Design Thinking has found a home and a champion in a rather unlikely place…a car company that most people tend to think of as boring.
Jim Cramer was interviewing Ford Motor Company’s president tonight, when all the talk about millennials, mobility, and design thinking caught my attention.
Mark Fields not only seemed passionate on the topic, but he gave the impression that he was an involved champion of that vision.
Central to Fields’ plan is an emphasis on mobility. To that end, there’s a department staffed by mostly millennials, working away to engineer vehicles that anticipate future driving needs.

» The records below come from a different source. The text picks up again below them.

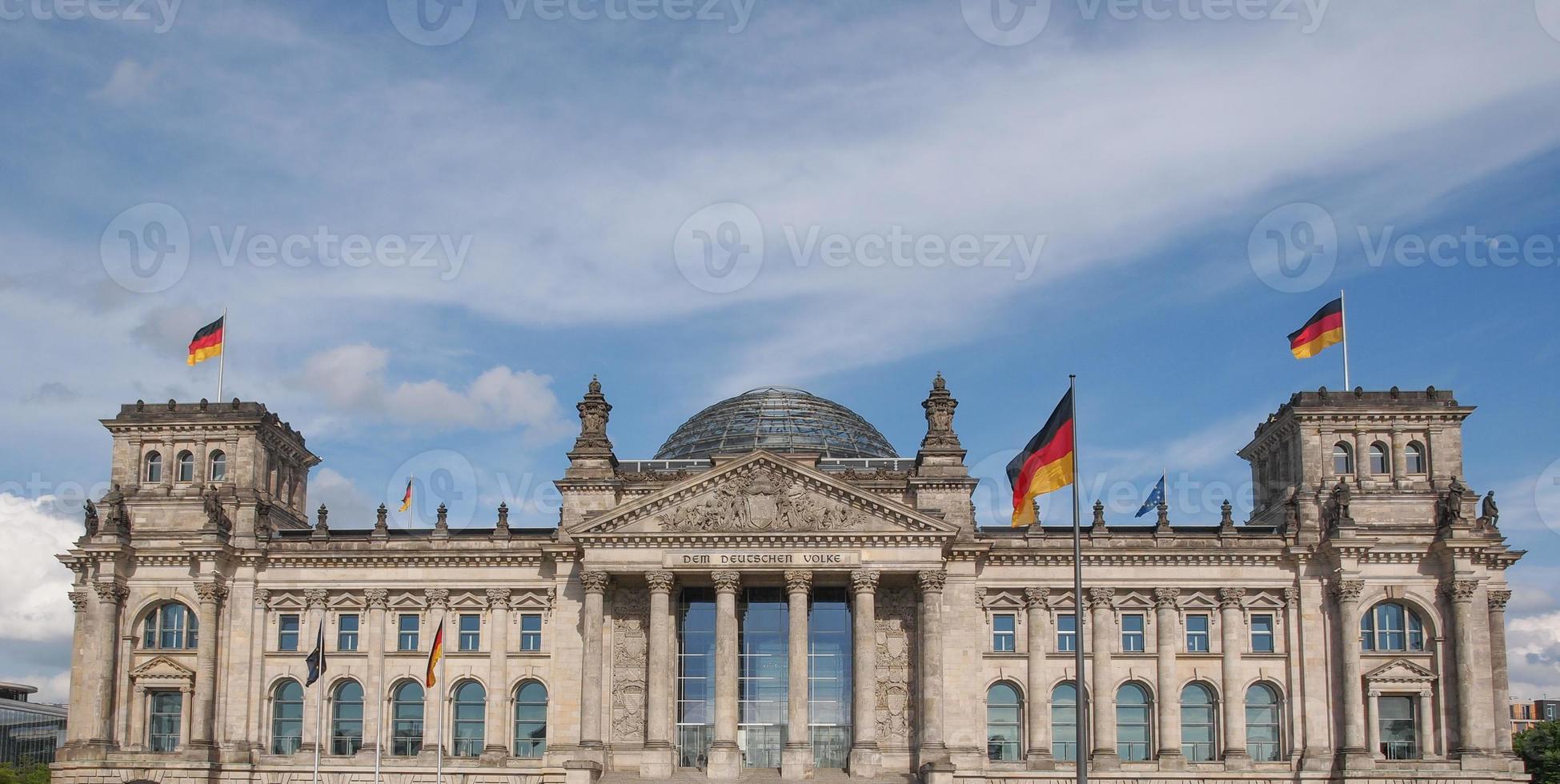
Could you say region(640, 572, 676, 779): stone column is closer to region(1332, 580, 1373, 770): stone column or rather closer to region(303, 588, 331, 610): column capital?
region(303, 588, 331, 610): column capital

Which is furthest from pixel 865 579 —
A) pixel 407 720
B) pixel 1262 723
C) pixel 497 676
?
pixel 407 720

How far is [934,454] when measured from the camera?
7500 centimetres

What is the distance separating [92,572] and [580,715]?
26.0 meters

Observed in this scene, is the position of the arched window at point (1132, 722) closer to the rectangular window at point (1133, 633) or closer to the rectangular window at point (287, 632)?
the rectangular window at point (1133, 633)

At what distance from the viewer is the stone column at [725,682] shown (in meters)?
69.4

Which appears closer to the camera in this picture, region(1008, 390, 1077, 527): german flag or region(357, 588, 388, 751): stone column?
region(1008, 390, 1077, 527): german flag

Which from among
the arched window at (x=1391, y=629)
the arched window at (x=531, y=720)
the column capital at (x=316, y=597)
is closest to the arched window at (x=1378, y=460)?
the arched window at (x=1391, y=629)

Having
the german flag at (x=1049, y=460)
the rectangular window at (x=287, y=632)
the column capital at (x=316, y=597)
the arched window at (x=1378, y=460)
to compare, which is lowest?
the rectangular window at (x=287, y=632)

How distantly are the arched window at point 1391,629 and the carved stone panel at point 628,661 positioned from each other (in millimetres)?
35317

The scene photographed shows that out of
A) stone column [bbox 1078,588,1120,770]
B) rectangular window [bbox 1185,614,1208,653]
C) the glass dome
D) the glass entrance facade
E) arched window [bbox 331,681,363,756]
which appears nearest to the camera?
Answer: stone column [bbox 1078,588,1120,770]

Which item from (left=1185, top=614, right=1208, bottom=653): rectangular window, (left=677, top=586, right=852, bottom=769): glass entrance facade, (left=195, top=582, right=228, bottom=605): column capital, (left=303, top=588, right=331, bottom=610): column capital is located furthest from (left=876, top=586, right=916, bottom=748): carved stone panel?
(left=195, top=582, right=228, bottom=605): column capital

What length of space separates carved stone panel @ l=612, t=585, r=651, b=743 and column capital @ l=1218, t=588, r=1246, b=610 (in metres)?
28.5

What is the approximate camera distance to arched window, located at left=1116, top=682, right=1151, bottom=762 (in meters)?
73.9

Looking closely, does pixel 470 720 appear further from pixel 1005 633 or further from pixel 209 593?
pixel 1005 633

Car buying decisions are getting more and more influenced by products that enable them to stay connected, even as other gadgets enhance the driving experience. Employing the people who drive those decisions would only make sense.
Design for the Future
One aspect in their embrace of design thinking is to contemplate as many paths as possible, before settling on a solution. Some of those possibilities include a day in the future where some governments may decide to restrict how many cars can be on the road. Therefore, what kind of impact would this have on sales residuals? How do they design cars that cater more to the sharing economy, than to individual tastes.
The Sharing Economy
When asked if Ford would follow GM’s lead to embrace the sharing economy, he left it open-ended. GM is partnering with Lyft in order to start a new concept in car rentals. Money spent on Lyft rides would defray the cost of renting from this joint car rental service.
Maybe Ford doesn’t currently have designs on the likes of Uber, but it behooves them to try and get in the game somehow.
Even as Mr. Fields spoke about what the future holds, Cramer wanted to know if anything caught them off-guard in the recent past. As the saying goes, “Life is what happens when you’re busy making plans.” The company certainly had some unexpected changes, but they consider themselves on sure footing.